The reality is that the demand for sex in this country is at
an all-time high.
"It's time that we recognize prostitution as a part of human
society," Rev. Ruth Hanusa says. "They don't call it the world's oldest
profession for nothing.
Sgt. Nuttall unwittingly admits as much when he states that
continued police presence has only made Johns a bit more careful.
"They're leery now. They drive by our girls a couple of times. But they
can't control themselves." And they never will.
The answer doesn't exist in criminal enforcement. If you're
against the exploitation of women, against sexually transmitted
diseases, drug abuse, pimps and money feeding an underground society,
then you de-criminalize prostitution--it's as simple as that.
It's painful for me to hear of girls being beaten and robbed
while turning tricks on the streets. And even more chilling to hear
Sgt. Nuttall tell us, "They don't report it. They take their lumps.
They lose their money. They go on." Not at the Moonlite BunnyRanch they
don't--and not in any other legal brothel in Nevada either!

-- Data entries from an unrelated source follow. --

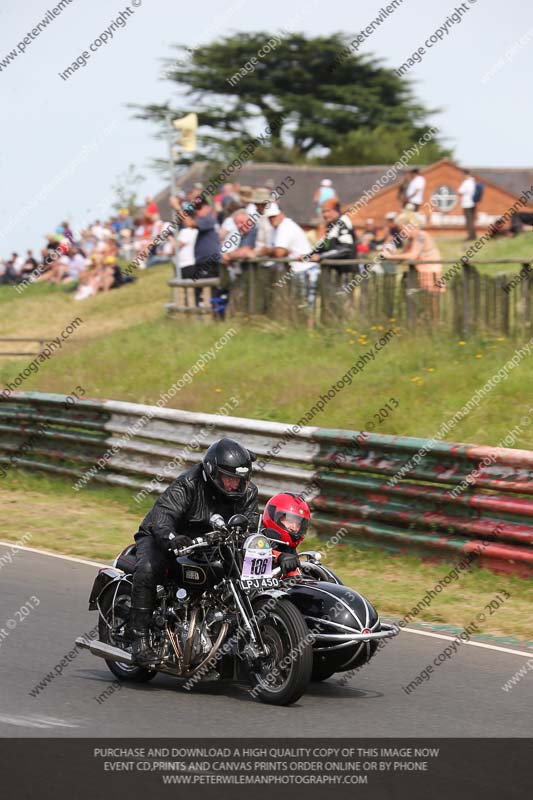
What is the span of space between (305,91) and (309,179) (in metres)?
10.5

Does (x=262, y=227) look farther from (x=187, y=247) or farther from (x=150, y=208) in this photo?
(x=150, y=208)

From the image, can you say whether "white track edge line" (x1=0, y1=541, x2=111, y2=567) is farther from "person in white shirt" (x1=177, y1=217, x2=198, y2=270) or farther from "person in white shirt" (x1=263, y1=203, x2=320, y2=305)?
"person in white shirt" (x1=177, y1=217, x2=198, y2=270)

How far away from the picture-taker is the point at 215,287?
19188 mm

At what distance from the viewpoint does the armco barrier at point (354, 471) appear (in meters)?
10.4

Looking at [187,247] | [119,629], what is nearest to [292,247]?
[187,247]

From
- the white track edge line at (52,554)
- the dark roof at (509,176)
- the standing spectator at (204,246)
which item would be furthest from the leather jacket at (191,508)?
the dark roof at (509,176)

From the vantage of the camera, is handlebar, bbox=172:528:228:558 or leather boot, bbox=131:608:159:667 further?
leather boot, bbox=131:608:159:667

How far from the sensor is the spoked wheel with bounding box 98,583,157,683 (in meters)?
7.69

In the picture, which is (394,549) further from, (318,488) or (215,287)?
(215,287)

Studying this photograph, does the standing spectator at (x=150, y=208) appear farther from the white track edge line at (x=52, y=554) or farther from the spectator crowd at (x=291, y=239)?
the white track edge line at (x=52, y=554)

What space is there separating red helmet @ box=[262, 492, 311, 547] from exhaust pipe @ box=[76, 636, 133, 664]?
1146mm

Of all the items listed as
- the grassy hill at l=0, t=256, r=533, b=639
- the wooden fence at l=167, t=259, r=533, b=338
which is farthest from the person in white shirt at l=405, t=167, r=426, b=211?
the grassy hill at l=0, t=256, r=533, b=639

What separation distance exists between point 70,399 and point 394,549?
17.0ft
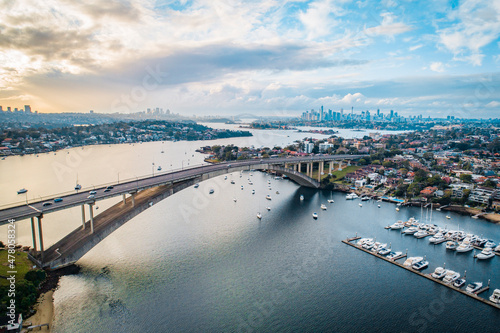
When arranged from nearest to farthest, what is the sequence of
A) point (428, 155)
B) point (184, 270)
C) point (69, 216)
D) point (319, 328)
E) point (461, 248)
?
point (319, 328) < point (184, 270) < point (461, 248) < point (69, 216) < point (428, 155)

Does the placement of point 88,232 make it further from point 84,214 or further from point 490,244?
point 490,244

Unlike the woman mentioned in the story who had to enter a
program to receive a GED and get her life "together," many of the women
who work at the BunnyRanch are subsidizing their college educations,
businesses and dreams by working as legal prostitutes. We have one
18-year-old at the Ranch who purchased a 2002 car, has almost saved
enough for a house and is socking away money for the college of her
choice. She is not the exception.
One of the tragic ironies of the legal brothel industry, as
George Flint poignantly notes, is that we are limited in our ability to
advertise, when in fact, advertising our business provides a public
service. I wonder if those self-righteous moralists who want us to lay
low in the brush realize they are contributing to an increase of
criminal activity, the spread of disease, violence against women and,
as Helen Reynolds documents in her book, The Economics of
Prostitution, $14.4 billion of unreported income to the IRS
annually.
With the closure of the Mustang Ranch and the restrictions
placed on making the public aware of the services of existing legal
brothels, there has been a proliferation of illegal hooking in Reno.
Quite frankly, the under-funded police are only scratching the surface
by targeting the Fourth Street girls. Reno is turning into a Las Vegas,
with a myriad of escort services and freelance pros flooding the area.

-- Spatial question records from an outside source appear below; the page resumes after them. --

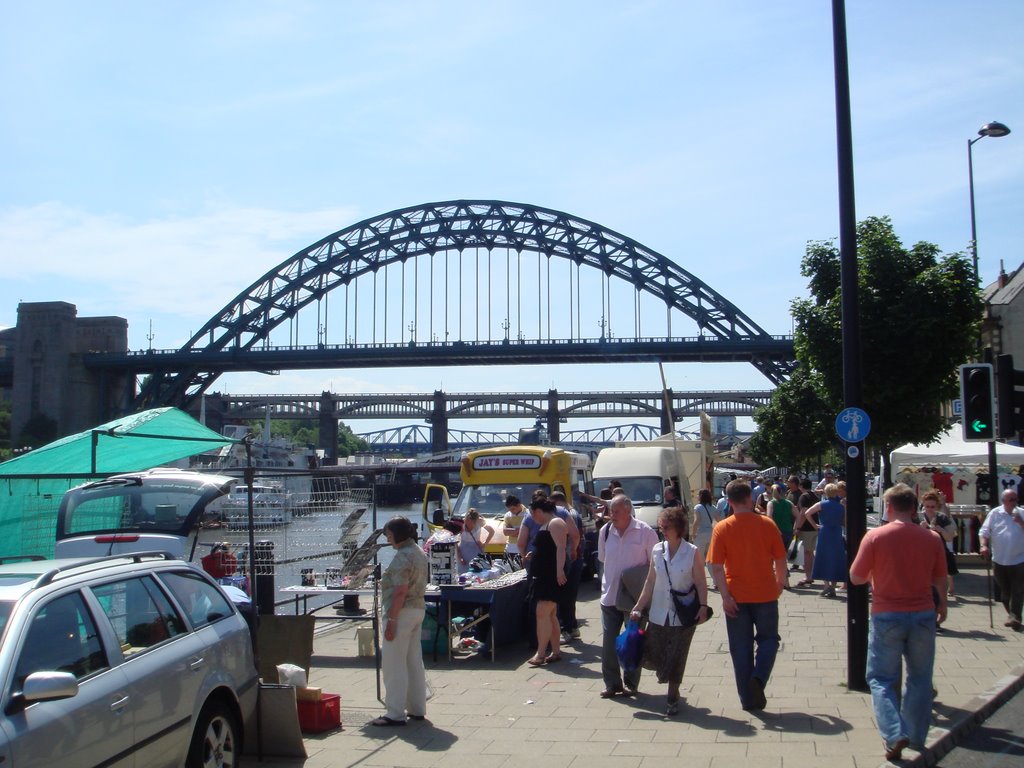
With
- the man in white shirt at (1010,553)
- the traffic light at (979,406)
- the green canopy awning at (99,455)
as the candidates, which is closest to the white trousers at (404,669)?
the traffic light at (979,406)

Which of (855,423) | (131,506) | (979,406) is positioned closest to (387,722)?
(855,423)

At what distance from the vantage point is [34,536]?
1305 cm

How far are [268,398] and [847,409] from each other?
379 feet

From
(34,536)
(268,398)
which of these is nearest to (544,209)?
(268,398)

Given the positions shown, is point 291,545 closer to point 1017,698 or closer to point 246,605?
point 246,605

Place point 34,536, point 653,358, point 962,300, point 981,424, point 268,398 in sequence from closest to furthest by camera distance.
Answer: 1. point 981,424
2. point 34,536
3. point 962,300
4. point 653,358
5. point 268,398

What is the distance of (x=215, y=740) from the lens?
20.7 feet

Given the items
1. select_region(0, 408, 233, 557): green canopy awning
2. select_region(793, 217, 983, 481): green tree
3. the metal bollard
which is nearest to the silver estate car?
the metal bollard

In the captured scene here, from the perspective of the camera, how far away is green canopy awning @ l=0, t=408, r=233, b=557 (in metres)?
13.4

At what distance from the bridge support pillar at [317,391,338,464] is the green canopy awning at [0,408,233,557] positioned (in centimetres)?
9253

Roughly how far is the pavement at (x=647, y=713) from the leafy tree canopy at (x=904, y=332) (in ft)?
23.0

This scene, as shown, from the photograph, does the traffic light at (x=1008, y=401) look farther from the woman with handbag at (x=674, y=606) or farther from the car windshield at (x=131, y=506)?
the car windshield at (x=131, y=506)

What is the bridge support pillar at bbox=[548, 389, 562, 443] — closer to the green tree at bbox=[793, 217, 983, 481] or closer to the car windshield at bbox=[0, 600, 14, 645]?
the green tree at bbox=[793, 217, 983, 481]

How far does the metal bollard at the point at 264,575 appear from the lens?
11141mm
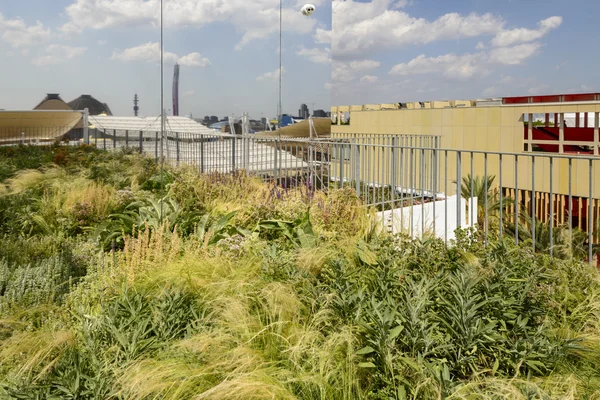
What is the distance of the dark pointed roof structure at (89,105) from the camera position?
5722 millimetres

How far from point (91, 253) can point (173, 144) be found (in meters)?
5.66

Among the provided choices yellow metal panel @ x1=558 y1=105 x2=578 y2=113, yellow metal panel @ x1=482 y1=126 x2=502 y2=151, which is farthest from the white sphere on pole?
yellow metal panel @ x1=482 y1=126 x2=502 y2=151

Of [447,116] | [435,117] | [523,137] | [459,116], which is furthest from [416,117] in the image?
[523,137]

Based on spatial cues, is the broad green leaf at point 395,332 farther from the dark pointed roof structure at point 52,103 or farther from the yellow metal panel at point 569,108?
the yellow metal panel at point 569,108

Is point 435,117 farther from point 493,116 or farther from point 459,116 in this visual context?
point 493,116

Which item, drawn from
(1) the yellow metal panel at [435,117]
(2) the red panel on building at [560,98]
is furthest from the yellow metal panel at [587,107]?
(1) the yellow metal panel at [435,117]

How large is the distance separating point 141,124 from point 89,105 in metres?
1.57

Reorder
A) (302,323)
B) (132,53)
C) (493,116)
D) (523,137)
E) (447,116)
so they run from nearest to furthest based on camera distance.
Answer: (302,323), (132,53), (523,137), (493,116), (447,116)

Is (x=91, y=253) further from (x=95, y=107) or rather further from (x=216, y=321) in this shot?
(x=95, y=107)

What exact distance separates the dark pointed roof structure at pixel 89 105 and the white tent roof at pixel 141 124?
423mm

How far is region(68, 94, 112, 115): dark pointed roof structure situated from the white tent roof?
1.39 feet

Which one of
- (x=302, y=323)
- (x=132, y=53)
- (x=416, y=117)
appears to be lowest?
(x=302, y=323)

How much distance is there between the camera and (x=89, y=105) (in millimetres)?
6043

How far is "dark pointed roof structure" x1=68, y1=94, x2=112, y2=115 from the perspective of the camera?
18.8 ft
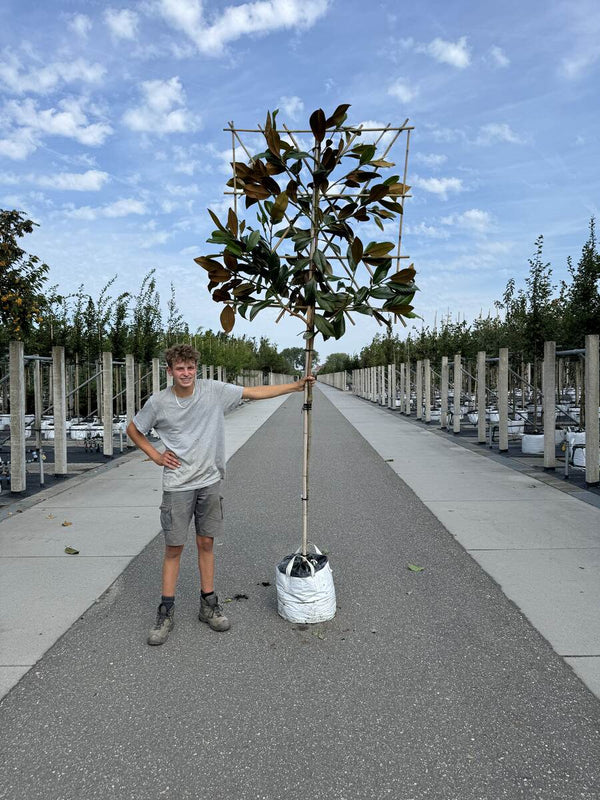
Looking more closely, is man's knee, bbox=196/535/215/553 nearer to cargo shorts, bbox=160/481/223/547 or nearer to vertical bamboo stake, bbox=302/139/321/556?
cargo shorts, bbox=160/481/223/547

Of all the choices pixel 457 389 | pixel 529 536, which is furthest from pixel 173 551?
pixel 457 389

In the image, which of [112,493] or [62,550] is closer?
[62,550]

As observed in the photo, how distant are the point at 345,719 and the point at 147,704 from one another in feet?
3.08

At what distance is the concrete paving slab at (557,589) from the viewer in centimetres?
391

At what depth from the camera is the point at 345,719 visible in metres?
2.95

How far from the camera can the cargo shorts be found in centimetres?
387

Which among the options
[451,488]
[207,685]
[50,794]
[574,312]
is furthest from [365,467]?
[50,794]

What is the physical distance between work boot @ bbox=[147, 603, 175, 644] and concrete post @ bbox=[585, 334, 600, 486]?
6.98 meters

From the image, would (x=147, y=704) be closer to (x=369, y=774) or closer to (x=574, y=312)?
(x=369, y=774)

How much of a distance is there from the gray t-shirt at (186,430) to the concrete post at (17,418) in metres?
5.50

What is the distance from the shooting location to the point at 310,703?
3.10m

The problem of illegal prostitution runs much deeper than the article
implied.
The fact of the matter is that criminals cannot operate in a
legal environment--a licensed, regulated, doctor-approved environment
where the women become their own bosses, as well as tax-paying
citizens.
The public school system teaches sex education to sixth
graders. When will the rest of society become so enlightened?